Earlier open-source models (Video-LLaMA, PandaGPT, Unified-IO 2) perform near random chance despite claiming audiovisual support.

Highlights & Insights¶

Benchmark design philosophy: Rather than simply annotating question-answer pairs, the paper "hard-codes" cross-modal dependencies into question semantics, rendering unimodal shortcuts ineffective. This fusion-driven design paradigm is generalizable to other multimodal benchmarks.
Modality ablation reveals the essential gap: The performance gap between Gemini and Qwen lies not in visual perception but in fusion capability, providing clear guidance for the open-source community on where improvement is needed.
Fine-grained decomposition across 12 task types: The multi-dimensional evaluation—spanning detection and identification through pitch and speech rate—offers substantially greater diagnostic value than a single aggregate "audiovisual understanding" score.

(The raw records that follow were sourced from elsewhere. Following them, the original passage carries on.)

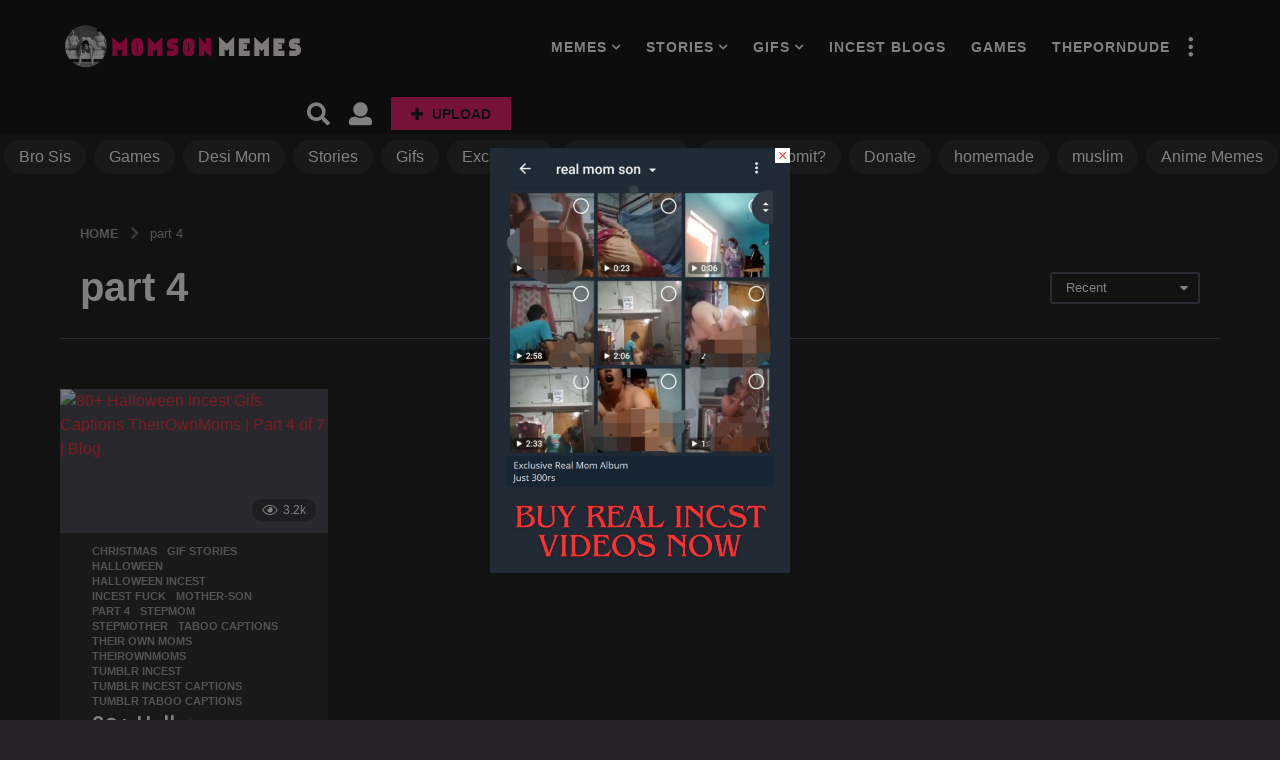

--- FILE ---
content_type: text/css
request_url: https://www.momsonmemes.com/wp-content/plugins/zombify/assets/fonts/icon-fonts/icomoon/style.min.css?ver=1.7.3
body_size: 665
content:
@font-face{font-family:zf-icomoon;src:url(fonts/zf-icomoon.eot?3q0kky);src:url(fonts/zf-icomoon.eot?3q0kky#iefix) format('embedded-opentype'),url(fonts/zf-icomoon.ttf?3q0kky) format('truetype'),url(fonts/zf-icomoon.woff?3q0kky) format('woff'),url(fonts/zf-icomoon.svg?3q0kky#zf-icomoon) format('svg');font-weight:400;font-style:normal;font-display:block}[class*=" zf-icon-"],[class^=zf-icon-]{font-family:zf-icomoon!important;speak:never;font-style:normal;font-weight:400;font-variant:normal;text-transform:none;line-height:1;-webkit-font-smoothing:antialiased;-moz-osx-font-smoothing:grayscale}.zf-icon-tiktok:before{content:"\e936"}.zf-icon-type-countdown:before{content:"\e935"}.zf-icon-giphy:before{content:"\e937"}.zf-icon-vidme:before{content:"\e932"}.zf-icon-imgur:before{content:"\e930"}.zf-icon-coubcom:before{content:"\e931"}.zf-icon-dailymotion:before{content:"\e92f"}.zf-icon-type-rankedlist:before{content:"\e92d"}.zf-icon-type-meme:before{content:"\e92c"}.zf-icon-bandcamp:before{content:"\e926"}.zf-icon-type-gif:before{content:"\e927"}.zf-icon-actions:before{content:"\e92e"}.zf-icon-question:before{content:"\e929"}.zf-icon-result:before{content:"\e92a"}.zf-icon-type-video:before{content:"\e928"}.zf-icon-type-audio:before{content:"\e91d"}.zf-icon-embed-1:before{content:"\e91e"}.zf-icon-type-image:before{content:"\e91f"}.zf-icon-type-list:before{content:"\e920"}.zf-icon-type-openlist:before{content:"\e921"}.zf-icon-type-personality:before{content:"\e922"}.zf-icon-type-poll:before{content:"\e923"}.zf-icon-type-story:before{content:"\e924"}.zf-icon-type-trivia:before{content:"\e925"}.zf-icon-up2:before{content:"\e901"}.zf-icon-up3:before{content:"\e912"}.zf-icon-add:before{content:"\e902"}.zf-icon-arrow_down:before{content:"\e903"}.zf-icon-arrow_up:before{content:"\e904"}.zf-icon-buy_now:before{content:"\e905"}.zf-icon-delete:before{content:"\e906"}.zf-icon-edit:before{content:"\e907"}.zf-icon-embed:before{content:"\e908"}.zf-icon-image:before{content:"\e909"}.zf-icon-input:before{content:"\e90a"}.zf-icon-link:before{content:"\e90b"}.zf-icon-list:before{content:"\e90c"}.zf-icon-next:before{content:"\e90d"}.zf-icon-open_list:before{content:"\e90e"}.zf-icon-personal_quiz:before{content:"\e90f"}.zf-icon-pic_border:before{content:"\e910"}.zf-icon-poll:before{content:"\e911"}.zf-icon-prev:before{content:"\e913"}.zf-icon-preview:before{content:"\e914"}.zf-icon-save:before{content:"\e915"}.zf-icon-settings:before{content:"\e916"}.zf-icon-story:before{content:"\e917"}.zf-icon-text:before{content:"\e918"}.zf-icon-text_story:before{content:"\e919"}.zf-icon-trivia_quiz:before{content:"\e91a"}.zf-icon-vote_down:before{content:"\e91b"}.zf-icon-vote_up:before{content:"\e91c"}.zf-icon-x:before{content:"\e900"}.zf-icon-notice:before{content:"\e934"}.zf-icon-triangle-down:before{content:"\e933"}.zf-icon-reddit:before{content:"\eac6"}.zf-icon-twitch:before{content:"\ea9f"}.zf-icon-smile-o:before{content:"\f118"}.zf-icon-frown-o:before{content:"\f119"}.zf-icon-options:before{content:"\e92b"}.zf-icon-search:before{content:"\f002"}.zf-icon-check:before{content:"\f00c"}.zf-icon-close:before{content:"\f00d"}.zf-icon-remove:before{content:"\f00d"}.zf-icon-times:before{content:"\f00d"}.zf-icon-bold:before{content:"\f032"}.zf-icon-italic:before{content:"\f033"}.zf-icon-video-camera:before{content:"\f03d"}.zf-icon-map-marker:before{content:"\f041"}.zf-icon-check-square-o:before{content:"\f046"}.zf-icon-plus:before{content:"\f067"}.zf-icon-twitter:before{content:"\f099"}.zf-icon-facebook:before{content:"\f09a"}.zf-icon-link-2:before{content:"\f0c1"}.zf-icon-list-ul:before{content:"\f0ca"}.zf-icon-list-ol:before{content:"\f0cb"}.zf-icon-underline:before{content:"\f0cd"}.zf-icon-unlink:before{content:"\f127"}.zf-icon-youtube:before{content:"\f167"}.zf-icon-instagram:before{content:"\f16d"}.zf-icon-soundcloud:before{content:"\f1be"}.zf-icon-vine:before{content:"\f1ca"}.zf-icon-pinterest-p:before{content:"\f231"}.zf-icon-vimeo:before{content:"\f27d"}.zf-icon-mixcloud:before{content:"\f289"}.zf-icon-angle-double-left:before{content:"\f100"}.zf-icon-angle-double-right:before{content:"\f101"}.zf-icon-trash:before{content:"\f1f8"}.zf-icon-google-plus:before{content:"\f0d5"}.zf-icon-odnoklassniki:before{content:"\f263"}.zf-icon-vk:before{content:"\f189"}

Limitations & Future Work¶

Evaluation is limited to multiple-choice accuracy, leaving open-ended responses and conversational interaction—more naturalistic interaction formats—unaddressed.
Video sources are predominantly English, and cross-lingual generalizability is untested.
Certain tasks (e.g., pitch comparison) have limited practical demand in real-world applications.
The dataset scale of 3,212 questions is insufficient for training purposes; it serves exclusively as an evaluation resource.
The paper does not analyze whether models answer questions via lip reading rather than genuine audio processing.

vs. Video-MME: 900 videos / 2,700 questions, but most are solvable through vision alone; AV-SpeakerBench enforces audiovisual fusion.
vs. AVQA: Evaluates audiovisual matching but is not speaker-centric and focuses on non-speech sound events.
vs. WorldSense: Involves audiovisual content but focuses on scene-level understanding (musical style, sound summarization) rather than speaker-level reasoning.

Rating¶

Novelty: ⭐⭐⭐⭐⭐ — The first benchmark to systematically evaluate speaker-centric audiovisual reasoning, filling an important gap.
Experimental Thoroughness: ⭐⭐⭐⭐⭐ — Covers 6 Gemini variants and 12 open-source models, with in-depth modality ablation and error analysis.
Writing Quality: ⭐⭐⭐⭐⭐ — Design principles are articulated clearly, and task examples are intuitive.
Value: ⭐⭐⭐⭐⭐ — Identifies the core bottleneck in audiovisual fusion for current MLLMs, providing clear direction for the research community.